Еще до появления в Серпухове тверской княжны Марии Федор Воронец дважды приезжал сюда с дочерью. Между Федором Воронцом и Марией Ивановной завязались обоюдные взаимоотношения, направленные к совершенно определенной цели – соединить брачными узами Владимира и Кристину. Казалось бы, к этому не было никаких препятствий. И вдруг все разом изменилось. Между Владимиром и Кристиной встала некрасивая тверская княжна.
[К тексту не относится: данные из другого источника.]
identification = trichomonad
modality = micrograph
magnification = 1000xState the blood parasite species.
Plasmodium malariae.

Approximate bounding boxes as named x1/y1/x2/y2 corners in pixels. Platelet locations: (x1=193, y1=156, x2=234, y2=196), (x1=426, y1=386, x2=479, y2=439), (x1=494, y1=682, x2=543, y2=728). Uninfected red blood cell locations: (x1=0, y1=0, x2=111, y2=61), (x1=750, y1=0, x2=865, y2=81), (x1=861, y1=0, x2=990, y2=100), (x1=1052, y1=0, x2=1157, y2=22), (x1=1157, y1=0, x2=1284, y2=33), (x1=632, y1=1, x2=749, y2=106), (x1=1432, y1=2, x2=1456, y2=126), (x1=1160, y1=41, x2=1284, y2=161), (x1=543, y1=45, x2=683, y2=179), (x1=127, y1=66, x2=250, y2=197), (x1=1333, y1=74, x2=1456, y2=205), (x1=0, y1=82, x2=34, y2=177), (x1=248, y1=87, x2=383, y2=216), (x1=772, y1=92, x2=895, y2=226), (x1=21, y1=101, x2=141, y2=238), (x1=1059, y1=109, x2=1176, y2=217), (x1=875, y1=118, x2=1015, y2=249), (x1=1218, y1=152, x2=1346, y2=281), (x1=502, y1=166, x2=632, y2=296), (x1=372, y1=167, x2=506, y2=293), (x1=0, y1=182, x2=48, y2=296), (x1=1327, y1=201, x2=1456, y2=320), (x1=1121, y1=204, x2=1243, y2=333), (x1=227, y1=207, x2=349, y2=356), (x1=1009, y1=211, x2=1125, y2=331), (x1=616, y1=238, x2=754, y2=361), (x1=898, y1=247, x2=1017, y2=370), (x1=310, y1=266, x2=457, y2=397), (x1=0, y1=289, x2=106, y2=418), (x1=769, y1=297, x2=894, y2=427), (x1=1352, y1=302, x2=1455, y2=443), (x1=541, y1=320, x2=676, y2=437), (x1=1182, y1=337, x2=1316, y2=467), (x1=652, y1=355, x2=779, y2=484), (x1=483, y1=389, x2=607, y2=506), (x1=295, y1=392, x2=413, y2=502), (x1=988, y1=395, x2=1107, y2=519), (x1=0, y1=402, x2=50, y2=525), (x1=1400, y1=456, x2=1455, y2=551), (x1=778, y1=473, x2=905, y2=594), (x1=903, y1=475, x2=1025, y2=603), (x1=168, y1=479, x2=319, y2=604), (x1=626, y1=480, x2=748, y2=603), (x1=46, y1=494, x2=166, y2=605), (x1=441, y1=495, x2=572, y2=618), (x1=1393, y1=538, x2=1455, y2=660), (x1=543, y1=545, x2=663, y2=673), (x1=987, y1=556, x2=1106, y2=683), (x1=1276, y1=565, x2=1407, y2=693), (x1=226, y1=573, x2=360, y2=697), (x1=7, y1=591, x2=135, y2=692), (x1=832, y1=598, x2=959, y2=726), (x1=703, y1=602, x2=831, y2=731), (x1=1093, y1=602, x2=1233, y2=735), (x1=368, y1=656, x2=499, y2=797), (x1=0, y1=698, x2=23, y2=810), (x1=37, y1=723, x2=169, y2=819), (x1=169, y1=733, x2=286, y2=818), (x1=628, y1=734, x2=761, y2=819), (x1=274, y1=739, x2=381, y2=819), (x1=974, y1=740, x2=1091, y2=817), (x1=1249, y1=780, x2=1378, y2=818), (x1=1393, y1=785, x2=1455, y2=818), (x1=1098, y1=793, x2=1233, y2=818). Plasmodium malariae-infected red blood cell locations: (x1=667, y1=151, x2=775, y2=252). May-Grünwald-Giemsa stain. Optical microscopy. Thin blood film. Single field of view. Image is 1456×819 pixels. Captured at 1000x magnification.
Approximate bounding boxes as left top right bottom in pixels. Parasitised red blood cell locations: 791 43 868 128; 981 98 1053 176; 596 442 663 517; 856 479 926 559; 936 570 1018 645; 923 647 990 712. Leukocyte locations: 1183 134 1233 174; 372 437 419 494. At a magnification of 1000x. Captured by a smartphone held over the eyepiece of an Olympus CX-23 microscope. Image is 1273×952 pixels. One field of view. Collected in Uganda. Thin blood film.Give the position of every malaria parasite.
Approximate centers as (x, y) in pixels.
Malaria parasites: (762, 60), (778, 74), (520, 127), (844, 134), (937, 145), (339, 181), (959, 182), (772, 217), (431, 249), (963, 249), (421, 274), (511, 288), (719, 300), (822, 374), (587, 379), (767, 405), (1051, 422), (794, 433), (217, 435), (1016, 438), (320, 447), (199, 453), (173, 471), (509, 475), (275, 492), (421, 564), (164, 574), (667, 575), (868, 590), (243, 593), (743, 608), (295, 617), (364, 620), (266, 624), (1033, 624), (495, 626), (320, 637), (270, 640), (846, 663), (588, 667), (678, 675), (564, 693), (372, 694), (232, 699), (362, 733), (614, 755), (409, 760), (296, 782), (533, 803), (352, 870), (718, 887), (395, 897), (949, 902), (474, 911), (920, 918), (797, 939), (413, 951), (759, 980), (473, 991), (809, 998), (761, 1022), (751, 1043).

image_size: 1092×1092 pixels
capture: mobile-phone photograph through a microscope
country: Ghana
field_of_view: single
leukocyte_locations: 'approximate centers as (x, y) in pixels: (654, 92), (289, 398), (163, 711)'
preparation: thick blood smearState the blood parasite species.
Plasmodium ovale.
Владимира все раздражало в навязанной ему постылой невесте: и то, как она разговаривает, и то, как она смеется, и то, как она пытается острить… Фигура у тверской княжны была крепко сбитая и угловатая, ее движения были неловкими, она могла споткнуться на ровном месте или потерять равновесие, спускаясь вниз по лестнице с верхнего теремного яруса на нижний. Влюбившись во Владимира сразу и по уши, Мария взяла себе за привычку, оставаясь с ним наедине, лезть к нему с объятиями и поцелуями, при этом в ее неумелых ласках было больше жеманства, нежели глубокой чувственности. Природа властно влекла Марию к вкушению запретного плода, по этой причине она тайком проникала в опочивальню к Владимиру ночью или на рассвете, являя ему то свою нагую грудь, то обнажая перед ним свои полные ноги… Если бы Владимир захотел, то он мог бы запросто лишить тверскую княжну девственности, ибо она сама забиралась к нему под одеяло. Но в нем не просыпалось плотского влечения к Марии, так как от нее постоянно исходил тяжелый запах пота. Мария быстро возбуждалась, буквально вспыхивая огнем изнутри, при этом ее кожа источала обильный пот с отвратительным запахом.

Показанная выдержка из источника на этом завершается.